→ PROVIDED PASSAGE:
▬▬▬

BRIEF DESCRIPTION OF THE DRAWINGS
The appended claims set forth those novel features which
characterize the invention. However, the invention itself, as well
as further objects and advantages thereof, will best be understood
by reference to the following detailed description of a preferred
embodiment taken in conjunction with the accompanying drawings,
where like reference characters identify like elements throughout
the various figures, in which:
FIG. 1 is a side view of a floor scrubbing machine for carrying out
the present invention, but otherwise simplified, with the brush
shown in vertical cross section, and with the brush in the raised
or transport position;
FIG. 2 is a view similar to FIG. 1, with the brush in the lowered
or use position;
FIG. 3 is a vertical sectional view showing the motor, drive hub
and brush in vertical cross section (along a plane through the axis
of rotation of the brush extending in the direction of travel) and
with the motor shown diagrammatically;
FIG. 4 is an upper perspective cross section view of the drive hub
assembly;
FIG. 5 is a view similar to FIG. 4, taken from a lower perspective
of the drive hub;
FIG. 6 is a circuit schematic diagram of the electrical control
circuit for the machine of FIG. 1 in the Transport Mode;
FIG. 7 is an elevation view of the rear panel of a mobile floor
cleaning machine for use in carrying out the present invention;
FIG. 8 is a simplified side elevation view of a floor cleaning
machine in accordance with the principles of the present invention;
and
FIG. 9 is a simplified sectional view of an ozone cell for use in
the present invention.

▬▬▬

[Data extracted from a collection]

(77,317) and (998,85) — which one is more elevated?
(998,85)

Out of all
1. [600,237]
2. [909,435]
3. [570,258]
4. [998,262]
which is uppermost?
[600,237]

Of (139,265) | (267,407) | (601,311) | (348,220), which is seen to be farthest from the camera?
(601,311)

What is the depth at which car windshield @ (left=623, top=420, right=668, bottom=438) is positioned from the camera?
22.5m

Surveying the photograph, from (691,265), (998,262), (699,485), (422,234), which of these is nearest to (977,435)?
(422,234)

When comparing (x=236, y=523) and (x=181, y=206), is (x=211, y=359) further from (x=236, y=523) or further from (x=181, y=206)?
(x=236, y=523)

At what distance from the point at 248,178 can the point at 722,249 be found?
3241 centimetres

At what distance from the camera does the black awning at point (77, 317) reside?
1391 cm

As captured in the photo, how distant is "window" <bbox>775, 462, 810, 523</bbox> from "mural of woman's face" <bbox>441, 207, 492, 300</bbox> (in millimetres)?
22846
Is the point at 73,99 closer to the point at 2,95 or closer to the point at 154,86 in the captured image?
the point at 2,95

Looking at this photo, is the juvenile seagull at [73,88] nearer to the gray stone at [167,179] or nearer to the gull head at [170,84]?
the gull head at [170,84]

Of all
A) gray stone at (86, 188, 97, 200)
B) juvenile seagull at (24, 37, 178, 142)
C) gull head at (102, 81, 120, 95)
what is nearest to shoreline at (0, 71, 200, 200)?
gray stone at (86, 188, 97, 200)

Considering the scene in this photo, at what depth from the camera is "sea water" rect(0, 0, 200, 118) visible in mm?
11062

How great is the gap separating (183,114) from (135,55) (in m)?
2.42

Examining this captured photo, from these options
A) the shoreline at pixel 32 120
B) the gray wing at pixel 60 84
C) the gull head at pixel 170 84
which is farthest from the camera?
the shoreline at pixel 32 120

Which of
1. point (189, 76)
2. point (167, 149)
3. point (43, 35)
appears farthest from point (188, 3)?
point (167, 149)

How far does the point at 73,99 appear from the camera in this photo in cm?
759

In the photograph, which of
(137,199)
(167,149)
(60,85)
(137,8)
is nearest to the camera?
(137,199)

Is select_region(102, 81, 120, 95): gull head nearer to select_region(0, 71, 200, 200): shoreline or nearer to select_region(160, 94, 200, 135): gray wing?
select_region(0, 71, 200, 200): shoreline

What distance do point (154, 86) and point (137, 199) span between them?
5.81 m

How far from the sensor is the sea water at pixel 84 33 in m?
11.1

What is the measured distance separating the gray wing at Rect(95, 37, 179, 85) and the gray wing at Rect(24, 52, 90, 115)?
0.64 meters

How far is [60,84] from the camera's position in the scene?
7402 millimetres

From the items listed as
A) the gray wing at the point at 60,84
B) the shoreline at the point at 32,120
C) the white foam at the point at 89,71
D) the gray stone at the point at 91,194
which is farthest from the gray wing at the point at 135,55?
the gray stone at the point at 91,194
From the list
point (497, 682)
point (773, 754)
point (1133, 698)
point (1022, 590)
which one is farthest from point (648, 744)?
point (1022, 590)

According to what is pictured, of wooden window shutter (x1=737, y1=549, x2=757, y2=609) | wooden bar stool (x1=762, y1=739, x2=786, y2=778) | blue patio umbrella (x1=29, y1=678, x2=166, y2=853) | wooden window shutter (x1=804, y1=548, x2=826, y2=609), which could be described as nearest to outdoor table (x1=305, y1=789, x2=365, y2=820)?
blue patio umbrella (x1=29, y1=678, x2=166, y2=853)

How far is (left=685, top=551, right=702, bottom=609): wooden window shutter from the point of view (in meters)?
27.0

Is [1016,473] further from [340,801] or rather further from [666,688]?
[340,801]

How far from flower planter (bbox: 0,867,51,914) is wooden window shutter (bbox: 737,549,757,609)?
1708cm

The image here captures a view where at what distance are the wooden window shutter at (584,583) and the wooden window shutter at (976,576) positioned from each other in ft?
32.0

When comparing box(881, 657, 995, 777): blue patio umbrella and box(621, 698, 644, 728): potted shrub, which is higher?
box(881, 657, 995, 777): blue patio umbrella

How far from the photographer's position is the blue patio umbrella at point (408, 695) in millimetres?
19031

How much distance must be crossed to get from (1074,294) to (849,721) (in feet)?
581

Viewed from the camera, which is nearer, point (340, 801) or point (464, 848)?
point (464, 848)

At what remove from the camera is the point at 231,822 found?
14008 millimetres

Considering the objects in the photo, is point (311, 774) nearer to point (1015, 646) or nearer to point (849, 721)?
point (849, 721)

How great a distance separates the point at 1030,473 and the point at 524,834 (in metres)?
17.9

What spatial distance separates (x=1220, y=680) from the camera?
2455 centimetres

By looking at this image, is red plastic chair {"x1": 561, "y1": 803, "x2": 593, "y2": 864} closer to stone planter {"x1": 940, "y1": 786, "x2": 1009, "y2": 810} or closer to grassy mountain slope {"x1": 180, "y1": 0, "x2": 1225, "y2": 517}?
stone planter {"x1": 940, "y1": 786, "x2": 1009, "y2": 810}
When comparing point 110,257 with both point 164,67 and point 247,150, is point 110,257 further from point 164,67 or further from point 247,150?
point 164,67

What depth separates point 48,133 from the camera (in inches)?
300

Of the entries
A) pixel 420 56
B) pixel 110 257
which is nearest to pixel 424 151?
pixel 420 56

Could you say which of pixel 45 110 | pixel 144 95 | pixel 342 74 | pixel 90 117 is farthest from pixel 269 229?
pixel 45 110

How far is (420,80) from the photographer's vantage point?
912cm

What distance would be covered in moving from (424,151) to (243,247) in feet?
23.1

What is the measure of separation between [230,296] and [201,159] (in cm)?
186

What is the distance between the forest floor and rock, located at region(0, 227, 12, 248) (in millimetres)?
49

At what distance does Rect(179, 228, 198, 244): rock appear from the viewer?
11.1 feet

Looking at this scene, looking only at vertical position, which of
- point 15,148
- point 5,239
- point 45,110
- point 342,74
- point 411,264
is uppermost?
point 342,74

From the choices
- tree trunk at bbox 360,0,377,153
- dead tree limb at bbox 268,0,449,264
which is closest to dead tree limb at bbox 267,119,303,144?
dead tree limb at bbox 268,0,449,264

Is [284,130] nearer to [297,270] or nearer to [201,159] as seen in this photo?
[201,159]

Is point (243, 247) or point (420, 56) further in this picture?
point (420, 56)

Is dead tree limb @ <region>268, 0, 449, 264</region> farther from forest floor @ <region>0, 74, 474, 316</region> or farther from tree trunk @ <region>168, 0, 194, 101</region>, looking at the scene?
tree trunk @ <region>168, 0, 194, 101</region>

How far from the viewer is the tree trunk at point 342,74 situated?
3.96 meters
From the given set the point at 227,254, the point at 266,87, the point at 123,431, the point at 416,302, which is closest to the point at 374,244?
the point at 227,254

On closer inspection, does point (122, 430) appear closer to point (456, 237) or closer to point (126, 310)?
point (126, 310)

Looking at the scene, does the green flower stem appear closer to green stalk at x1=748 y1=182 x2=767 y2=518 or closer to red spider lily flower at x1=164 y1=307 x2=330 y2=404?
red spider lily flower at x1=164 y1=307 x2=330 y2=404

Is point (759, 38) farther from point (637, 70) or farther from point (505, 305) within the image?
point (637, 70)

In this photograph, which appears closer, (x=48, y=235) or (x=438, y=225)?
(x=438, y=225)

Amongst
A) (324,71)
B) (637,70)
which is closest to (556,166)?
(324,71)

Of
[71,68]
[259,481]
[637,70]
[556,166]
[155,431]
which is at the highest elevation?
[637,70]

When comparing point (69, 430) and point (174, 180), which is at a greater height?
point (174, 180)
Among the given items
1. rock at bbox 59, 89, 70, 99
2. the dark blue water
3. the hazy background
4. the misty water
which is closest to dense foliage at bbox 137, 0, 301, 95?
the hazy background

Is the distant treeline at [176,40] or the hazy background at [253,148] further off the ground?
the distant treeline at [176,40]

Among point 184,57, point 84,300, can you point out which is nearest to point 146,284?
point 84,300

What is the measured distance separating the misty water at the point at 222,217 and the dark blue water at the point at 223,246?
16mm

▬▬▬

Can you extend the floor scrubbing machine patent passage, picking up right after its last line about FIG. 9?

→ OUTPUT FOR THIS EXERCISE:
DETAILED DESCRIPTION OF THE PREFERRED EMBODIMENT
Referring first to FIG. 1, reference numeral 10 generally
designates a typical floor scrubbing machine for carrying out the
present invention. The machine includes an outer housing or casing
11 and is supported by forward wheels 12, as well as two rear
caster wheels 13. Some machines may only employ two wheels such as
a carpet extractor. In addition, this invention can be used on very
hard floors such as of hardwood, tile, concrete, etc., as well as
on soft surfaces such as of plush carpeting or other soft material
and can also be used on a wide range of floor textures.
Within the housing 11 are batteries for powering the machine, a
reservoir of cleaning fluid for application to the scrub brush or
directly to the floor, with a rear suction device for recovering
spent solution and a storage tank for tile spent solution, all of
which are conventional and not shown in detail. While the floor
scrubbing machine in the described embodiment is powered by
batteries, it could equally as well be powered by an AC voltage
source. However, this latter embodiment is not described for the
sake of brevity and simplicity, as the cleaning machine could
easily be adapted for AC operation by one skilled in the art.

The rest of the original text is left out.